Ao estabelecer a referida pena, o legislador levou em conta o alto grau de reprovabilidade social do referido delito. Se o ato de estuprar já é um dos crimes mais bárbaros que se tem em conta, o fato de ser a vítima uma pessoa vulnerável leva a uma verdadeira revolta da população, não sendo raro os casos de linchamentos dos agentes que cometem o crime do art. 217-A do Código Penal.

A proporcionalidade aliada ao princípio ora em tela deixa claro que a individualização da pena e o equilíbrio entre crime e punição é uma tarefa complexa, de forma que o legislador e o juiz do caso concreto devem realizá-la em diversas fases.

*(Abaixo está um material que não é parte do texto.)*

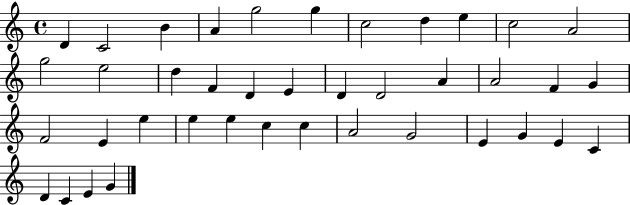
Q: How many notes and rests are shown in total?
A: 40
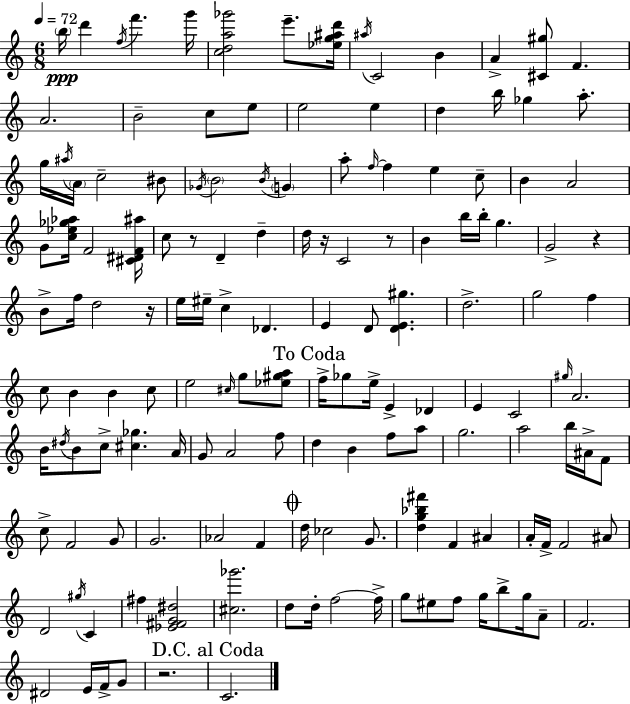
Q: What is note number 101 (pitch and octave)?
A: D5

O legislador deve disciplinar a cominação da pena já no tipo penal, estabelecendo a punição máxima e a punição mínima. Deve levar em conta, neste caso, o bem jurídico que a conduta tipificada ofende. A repulsa social àquela determinada prática ofensiva deve ser proporcional à pena, de modo que os crimes contra a vida, por exemplo, tenham penas maiores do que os crimes contra a honra, que não são tão lesivos ao indivíduo quanto aqueles. O legislador deve ainda criar mecanismos de dosagem, como o fez no título ora estudado, dispondo no art. 226 causas de aumento de pena em relação a esses casos, bem como em relação ao concurso de pessoas.

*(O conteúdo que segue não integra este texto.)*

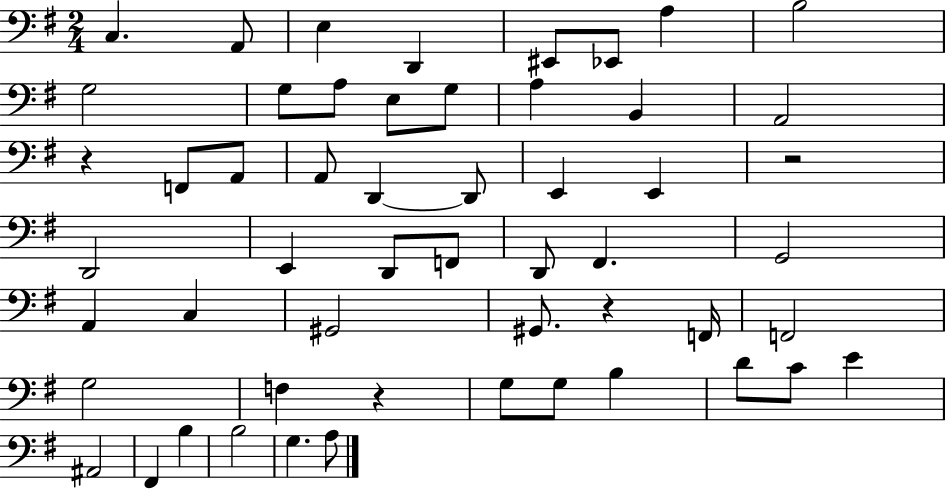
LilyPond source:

{
  \clef bass
  \numericTimeSignature
  \time 2/4
  \key g \major
  \repeat volta 2 { c4. a,8 | e4 d,4 | eis,8 ees,8 a4 | b2 | \break g2 | g8 a8 e8 g8 | a4 b,4 | a,2 | \break r4 f,8 a,8 | a,8 d,4~~ d,8 | e,4 e,4 | r2 | \break d,2 | e,4 d,8 f,8 | d,8 fis,4. | g,2 | \break a,4 c4 | gis,2 | gis,8. r4 f,16 | f,2 | \break g2 | f4 r4 | g8 g8 b4 | d'8 c'8 e'4 | \break ais,2 | fis,4 b4 | b2 | g4. a8 | \break } \bar "|."
}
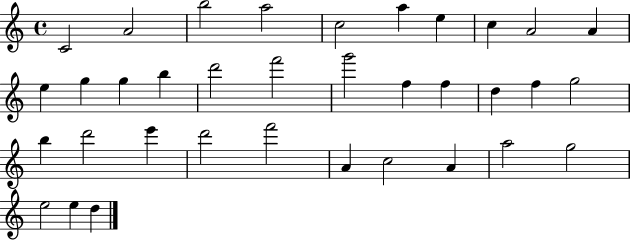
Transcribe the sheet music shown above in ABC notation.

X:1
T:Untitled
M:4/4
L:1/4
K:C
C2 A2 b2 a2 c2 a e c A2 A e g g b d'2 f'2 g'2 f f d f g2 b d'2 e' d'2 f'2 A c2 A a2 g2 e2 e d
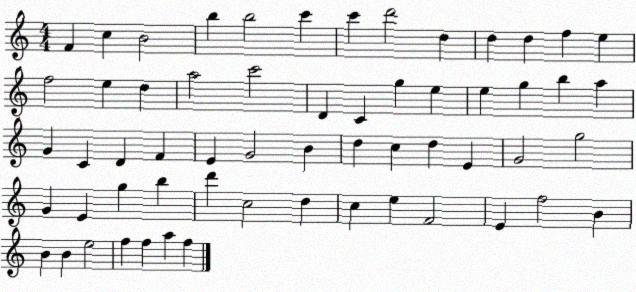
X:1
T:Untitled
M:4/4
L:1/4
K:C
F c B2 b b2 c' c' d'2 d d d f e f2 e d a2 c'2 D C g e e g b a G C D F E G2 B d c d E G2 g2 G E g b d' c2 d c e F2 E f2 B B B e2 f f a f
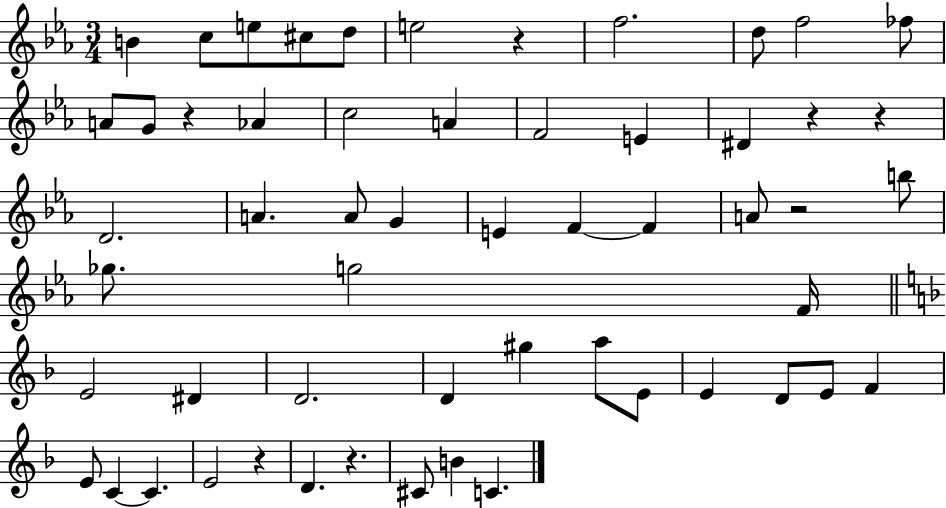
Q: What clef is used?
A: treble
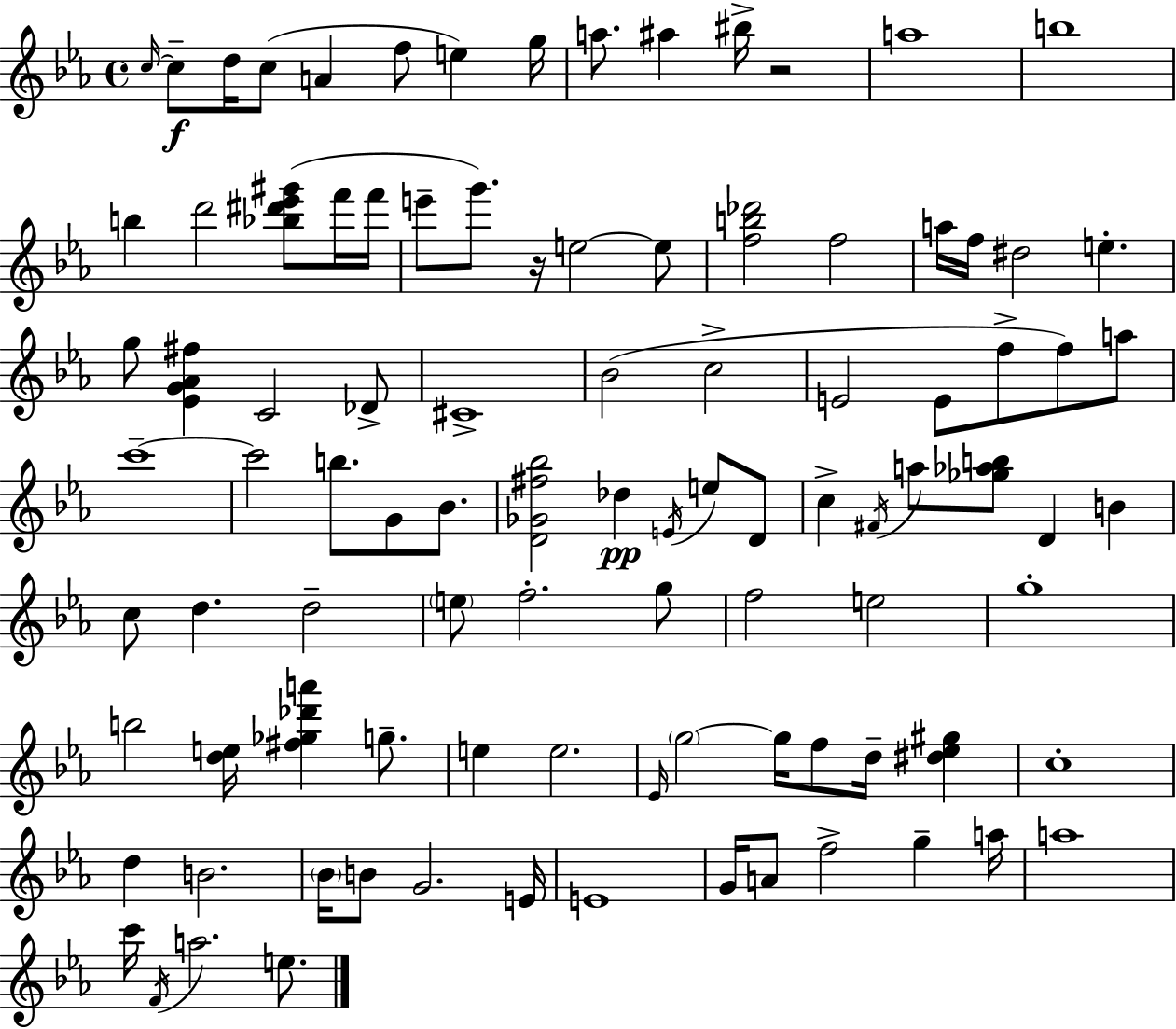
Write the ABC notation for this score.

O juiz sentenciante, por sua vez, deve dimensionar a pena de acordo com a intensidade da lesão causada pela conduta típica no caso concreto. De acordo com o contexto probatório produzido, deve fazer uso de outros mecanismos de dosagem, como a aplicação de circunstâncias qualificadoras e a própria dosimetria inicial tendo como referência o iter criminis, punindo-se com maior rigor aquela conduta que atacou efetivamente o bem jurídico tutelado, e com menor pena aquela culminou apenas com uma tentativa.